Thus, in our shell session the procfs mounted at /proc will show the PID subdirectories for the processes visible from the parent PID namespace, while the procfs mounted at /proc2 will show the PID subdirectories for processes that reside in the child PID namespace. In passing, it's worth mentioning that although the processes in the child PID namespace will be able to see the PID directories exposed by the /proc mount point, those PIDs will not be meaningful for the processes in the child PID namespace, since system calls made by those processes interpret PIDs in the context of the PID namespace in which they reside.

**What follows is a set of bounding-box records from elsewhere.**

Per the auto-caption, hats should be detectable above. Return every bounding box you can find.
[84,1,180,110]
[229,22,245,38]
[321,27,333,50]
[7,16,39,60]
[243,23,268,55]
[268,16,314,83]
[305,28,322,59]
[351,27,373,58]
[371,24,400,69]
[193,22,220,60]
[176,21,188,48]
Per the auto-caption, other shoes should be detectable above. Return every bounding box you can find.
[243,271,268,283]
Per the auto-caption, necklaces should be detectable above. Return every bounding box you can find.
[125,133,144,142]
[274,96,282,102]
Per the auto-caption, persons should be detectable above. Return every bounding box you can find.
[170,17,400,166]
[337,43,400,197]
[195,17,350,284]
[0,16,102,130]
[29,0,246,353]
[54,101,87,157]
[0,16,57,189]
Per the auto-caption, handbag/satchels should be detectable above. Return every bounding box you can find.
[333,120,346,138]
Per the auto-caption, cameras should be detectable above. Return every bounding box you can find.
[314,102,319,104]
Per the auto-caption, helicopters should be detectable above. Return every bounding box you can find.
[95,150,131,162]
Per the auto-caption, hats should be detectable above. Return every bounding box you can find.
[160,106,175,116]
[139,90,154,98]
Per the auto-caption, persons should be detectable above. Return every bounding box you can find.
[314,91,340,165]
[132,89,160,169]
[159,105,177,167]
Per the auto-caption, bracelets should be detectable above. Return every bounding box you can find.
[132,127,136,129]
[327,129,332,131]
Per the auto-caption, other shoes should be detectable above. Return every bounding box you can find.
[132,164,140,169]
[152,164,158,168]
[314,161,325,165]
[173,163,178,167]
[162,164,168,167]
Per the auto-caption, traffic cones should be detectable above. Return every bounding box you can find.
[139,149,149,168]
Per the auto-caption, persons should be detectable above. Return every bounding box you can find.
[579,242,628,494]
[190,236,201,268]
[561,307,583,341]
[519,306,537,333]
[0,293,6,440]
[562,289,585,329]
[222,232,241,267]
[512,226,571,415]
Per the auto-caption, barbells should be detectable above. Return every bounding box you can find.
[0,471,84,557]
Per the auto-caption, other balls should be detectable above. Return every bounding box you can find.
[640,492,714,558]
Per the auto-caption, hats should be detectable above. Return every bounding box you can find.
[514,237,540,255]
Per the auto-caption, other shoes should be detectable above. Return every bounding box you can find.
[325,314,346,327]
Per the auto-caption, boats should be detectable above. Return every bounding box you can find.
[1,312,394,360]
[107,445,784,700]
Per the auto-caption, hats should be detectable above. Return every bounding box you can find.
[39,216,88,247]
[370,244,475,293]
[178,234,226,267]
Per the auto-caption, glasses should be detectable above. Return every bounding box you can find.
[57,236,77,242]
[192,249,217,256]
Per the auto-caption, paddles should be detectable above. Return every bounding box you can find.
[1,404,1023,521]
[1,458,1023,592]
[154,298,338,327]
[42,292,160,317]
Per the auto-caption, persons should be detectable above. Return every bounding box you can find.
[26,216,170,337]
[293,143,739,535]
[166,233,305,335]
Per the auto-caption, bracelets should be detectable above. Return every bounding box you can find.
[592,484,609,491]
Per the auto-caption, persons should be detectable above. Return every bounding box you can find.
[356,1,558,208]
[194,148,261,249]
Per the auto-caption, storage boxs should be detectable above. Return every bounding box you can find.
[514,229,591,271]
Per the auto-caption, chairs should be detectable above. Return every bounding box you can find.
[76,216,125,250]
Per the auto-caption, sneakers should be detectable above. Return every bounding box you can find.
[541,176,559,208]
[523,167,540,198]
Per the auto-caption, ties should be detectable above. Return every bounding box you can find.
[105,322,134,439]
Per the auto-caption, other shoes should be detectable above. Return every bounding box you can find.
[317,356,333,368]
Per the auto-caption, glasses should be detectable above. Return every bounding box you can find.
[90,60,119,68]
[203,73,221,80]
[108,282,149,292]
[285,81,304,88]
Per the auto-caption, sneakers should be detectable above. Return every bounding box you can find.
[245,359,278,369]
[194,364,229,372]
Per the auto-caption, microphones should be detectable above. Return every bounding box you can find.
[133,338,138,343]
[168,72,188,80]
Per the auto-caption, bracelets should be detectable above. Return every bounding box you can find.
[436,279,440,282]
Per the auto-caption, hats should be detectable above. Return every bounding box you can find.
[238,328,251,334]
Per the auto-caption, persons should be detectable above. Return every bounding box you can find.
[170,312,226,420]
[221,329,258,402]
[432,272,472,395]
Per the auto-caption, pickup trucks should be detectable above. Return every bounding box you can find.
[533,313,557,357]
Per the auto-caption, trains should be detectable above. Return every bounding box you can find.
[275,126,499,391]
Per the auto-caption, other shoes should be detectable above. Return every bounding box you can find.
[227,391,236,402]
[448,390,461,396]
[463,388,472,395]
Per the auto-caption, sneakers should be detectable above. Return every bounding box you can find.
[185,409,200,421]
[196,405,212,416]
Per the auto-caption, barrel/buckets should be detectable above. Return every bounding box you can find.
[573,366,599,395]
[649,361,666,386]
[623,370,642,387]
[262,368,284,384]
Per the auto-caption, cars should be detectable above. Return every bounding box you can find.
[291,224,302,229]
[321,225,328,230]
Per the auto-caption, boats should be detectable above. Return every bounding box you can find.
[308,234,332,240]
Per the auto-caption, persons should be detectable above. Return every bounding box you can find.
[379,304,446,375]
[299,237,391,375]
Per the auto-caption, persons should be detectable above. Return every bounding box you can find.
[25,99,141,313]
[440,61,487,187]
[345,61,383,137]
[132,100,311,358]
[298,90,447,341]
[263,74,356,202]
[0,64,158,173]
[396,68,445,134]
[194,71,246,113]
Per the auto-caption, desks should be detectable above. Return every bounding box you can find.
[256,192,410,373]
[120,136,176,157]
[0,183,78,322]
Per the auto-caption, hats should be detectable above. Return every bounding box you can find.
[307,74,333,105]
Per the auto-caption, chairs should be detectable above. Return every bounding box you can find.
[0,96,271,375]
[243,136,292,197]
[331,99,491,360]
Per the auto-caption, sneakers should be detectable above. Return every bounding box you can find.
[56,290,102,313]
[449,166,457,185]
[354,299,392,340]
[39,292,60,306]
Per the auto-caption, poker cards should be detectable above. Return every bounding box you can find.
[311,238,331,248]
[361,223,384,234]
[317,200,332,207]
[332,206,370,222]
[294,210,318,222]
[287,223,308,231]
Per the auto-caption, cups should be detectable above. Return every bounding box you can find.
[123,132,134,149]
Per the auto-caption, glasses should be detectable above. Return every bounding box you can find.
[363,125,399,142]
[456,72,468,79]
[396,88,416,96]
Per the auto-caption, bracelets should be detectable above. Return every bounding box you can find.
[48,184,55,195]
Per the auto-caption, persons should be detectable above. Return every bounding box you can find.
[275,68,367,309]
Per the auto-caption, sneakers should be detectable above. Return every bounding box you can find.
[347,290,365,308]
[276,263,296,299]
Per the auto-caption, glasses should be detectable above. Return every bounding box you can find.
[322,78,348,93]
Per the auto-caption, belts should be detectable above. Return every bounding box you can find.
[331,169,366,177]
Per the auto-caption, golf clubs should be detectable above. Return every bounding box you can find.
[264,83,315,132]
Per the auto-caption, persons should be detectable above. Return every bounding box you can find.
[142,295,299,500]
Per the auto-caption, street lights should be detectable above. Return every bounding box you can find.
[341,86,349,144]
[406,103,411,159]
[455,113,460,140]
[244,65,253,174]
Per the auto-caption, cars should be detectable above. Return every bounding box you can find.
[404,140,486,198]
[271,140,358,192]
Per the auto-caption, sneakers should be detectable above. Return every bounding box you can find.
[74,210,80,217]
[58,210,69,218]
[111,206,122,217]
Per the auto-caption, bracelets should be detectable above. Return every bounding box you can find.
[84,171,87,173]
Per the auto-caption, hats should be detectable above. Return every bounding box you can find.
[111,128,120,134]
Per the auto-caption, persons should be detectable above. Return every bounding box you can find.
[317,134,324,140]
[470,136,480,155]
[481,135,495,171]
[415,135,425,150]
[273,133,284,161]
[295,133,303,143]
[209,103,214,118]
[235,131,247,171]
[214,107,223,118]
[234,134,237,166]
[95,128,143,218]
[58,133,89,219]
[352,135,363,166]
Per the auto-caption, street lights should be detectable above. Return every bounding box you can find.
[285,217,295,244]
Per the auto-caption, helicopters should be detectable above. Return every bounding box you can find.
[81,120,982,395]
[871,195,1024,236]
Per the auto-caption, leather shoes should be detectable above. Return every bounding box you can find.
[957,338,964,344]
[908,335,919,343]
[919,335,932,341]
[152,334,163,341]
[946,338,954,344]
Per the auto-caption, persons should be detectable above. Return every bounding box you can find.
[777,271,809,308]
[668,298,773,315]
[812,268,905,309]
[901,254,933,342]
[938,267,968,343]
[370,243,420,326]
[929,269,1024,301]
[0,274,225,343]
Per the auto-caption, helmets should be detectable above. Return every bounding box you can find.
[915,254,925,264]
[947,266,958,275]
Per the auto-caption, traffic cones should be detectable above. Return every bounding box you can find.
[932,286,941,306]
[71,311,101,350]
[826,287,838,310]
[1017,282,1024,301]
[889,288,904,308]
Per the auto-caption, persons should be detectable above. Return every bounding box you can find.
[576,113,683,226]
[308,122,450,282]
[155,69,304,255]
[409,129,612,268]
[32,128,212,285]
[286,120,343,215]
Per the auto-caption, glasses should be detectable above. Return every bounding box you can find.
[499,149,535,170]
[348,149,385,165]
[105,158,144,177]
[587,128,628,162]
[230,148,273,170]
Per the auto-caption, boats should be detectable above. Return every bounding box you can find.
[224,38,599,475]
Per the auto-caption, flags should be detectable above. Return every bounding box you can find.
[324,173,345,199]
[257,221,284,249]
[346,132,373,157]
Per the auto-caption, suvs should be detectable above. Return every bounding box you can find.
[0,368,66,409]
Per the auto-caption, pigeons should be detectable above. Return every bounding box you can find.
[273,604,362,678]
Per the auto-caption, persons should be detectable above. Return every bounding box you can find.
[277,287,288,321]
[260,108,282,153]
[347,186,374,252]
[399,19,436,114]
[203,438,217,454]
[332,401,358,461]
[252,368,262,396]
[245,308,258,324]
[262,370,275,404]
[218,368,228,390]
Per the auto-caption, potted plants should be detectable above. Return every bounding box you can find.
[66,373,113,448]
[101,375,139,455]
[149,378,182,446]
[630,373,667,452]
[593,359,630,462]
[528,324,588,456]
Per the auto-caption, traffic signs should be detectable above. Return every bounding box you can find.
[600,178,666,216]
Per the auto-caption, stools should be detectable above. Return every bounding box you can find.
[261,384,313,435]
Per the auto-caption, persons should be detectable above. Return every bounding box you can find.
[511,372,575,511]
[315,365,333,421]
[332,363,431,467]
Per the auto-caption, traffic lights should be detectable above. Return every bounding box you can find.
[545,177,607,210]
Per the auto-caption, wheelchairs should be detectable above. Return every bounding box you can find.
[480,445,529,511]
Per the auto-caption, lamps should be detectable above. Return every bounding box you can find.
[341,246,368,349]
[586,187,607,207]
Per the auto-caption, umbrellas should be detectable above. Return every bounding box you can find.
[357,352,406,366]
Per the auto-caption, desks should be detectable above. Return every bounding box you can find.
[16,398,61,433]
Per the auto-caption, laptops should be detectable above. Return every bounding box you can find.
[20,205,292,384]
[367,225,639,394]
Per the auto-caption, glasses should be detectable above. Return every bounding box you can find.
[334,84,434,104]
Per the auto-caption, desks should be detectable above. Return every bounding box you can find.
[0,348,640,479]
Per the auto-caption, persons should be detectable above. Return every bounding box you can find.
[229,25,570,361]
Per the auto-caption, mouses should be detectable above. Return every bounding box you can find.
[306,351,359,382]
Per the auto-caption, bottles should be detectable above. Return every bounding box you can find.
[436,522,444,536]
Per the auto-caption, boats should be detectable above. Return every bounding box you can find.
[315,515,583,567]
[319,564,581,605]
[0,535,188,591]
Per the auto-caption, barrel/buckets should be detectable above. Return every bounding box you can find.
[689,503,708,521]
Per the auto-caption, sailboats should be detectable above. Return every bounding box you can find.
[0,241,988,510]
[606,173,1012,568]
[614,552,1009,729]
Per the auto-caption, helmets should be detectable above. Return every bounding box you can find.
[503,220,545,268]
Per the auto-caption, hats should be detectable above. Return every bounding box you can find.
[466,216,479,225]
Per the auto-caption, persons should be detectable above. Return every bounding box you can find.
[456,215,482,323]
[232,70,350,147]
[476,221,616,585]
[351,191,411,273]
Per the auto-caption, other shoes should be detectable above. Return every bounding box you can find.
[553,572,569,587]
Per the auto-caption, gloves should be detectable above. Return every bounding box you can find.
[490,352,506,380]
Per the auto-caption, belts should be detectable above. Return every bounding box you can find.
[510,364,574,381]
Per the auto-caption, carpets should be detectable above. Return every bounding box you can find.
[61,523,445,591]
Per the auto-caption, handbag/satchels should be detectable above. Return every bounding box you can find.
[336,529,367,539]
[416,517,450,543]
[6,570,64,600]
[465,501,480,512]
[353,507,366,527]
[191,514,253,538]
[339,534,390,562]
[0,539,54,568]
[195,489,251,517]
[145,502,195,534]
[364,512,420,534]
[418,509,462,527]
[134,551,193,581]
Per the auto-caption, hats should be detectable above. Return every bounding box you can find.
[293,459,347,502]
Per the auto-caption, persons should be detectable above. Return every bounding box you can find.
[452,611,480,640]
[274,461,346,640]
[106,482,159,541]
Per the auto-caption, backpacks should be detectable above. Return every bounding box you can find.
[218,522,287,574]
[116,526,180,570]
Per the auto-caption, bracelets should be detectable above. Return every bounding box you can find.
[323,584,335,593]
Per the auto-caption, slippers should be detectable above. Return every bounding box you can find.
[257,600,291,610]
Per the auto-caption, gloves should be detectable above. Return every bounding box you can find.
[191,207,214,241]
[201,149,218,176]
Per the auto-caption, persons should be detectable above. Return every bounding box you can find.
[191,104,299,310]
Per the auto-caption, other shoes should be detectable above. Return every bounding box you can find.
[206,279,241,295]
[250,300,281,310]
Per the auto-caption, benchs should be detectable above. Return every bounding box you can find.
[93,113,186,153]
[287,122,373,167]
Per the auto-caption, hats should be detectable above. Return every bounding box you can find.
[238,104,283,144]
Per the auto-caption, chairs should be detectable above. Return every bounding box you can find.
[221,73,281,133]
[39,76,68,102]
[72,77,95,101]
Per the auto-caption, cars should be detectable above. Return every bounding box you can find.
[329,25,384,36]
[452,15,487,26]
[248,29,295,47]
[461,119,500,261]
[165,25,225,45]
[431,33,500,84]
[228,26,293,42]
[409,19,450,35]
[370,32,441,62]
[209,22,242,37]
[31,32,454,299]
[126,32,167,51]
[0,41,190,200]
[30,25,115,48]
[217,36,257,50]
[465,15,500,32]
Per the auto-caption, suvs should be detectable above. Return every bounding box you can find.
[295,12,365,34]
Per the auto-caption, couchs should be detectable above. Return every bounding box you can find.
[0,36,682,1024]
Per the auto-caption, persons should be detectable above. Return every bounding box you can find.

Having a procfs mounted at the traditional /proc mount point is necessary if we want various tools such as ps to work correctly inside the child PID namespace, because those tools rely on information found at /proc. There are two ways to achieve this without affecting the /proc mount point used by parent PID namespace. First, if the child process is created using the CLONE_NEWNS flag, then the child will be in a different mount namespace from the rest of the system. In this case, mounting the new procfs at /proc would not cause any problems. Alternatively, instead of employing the CLONE_NEWNS flag, the child could change its root directory with chroot() and mount a procfs at /proc.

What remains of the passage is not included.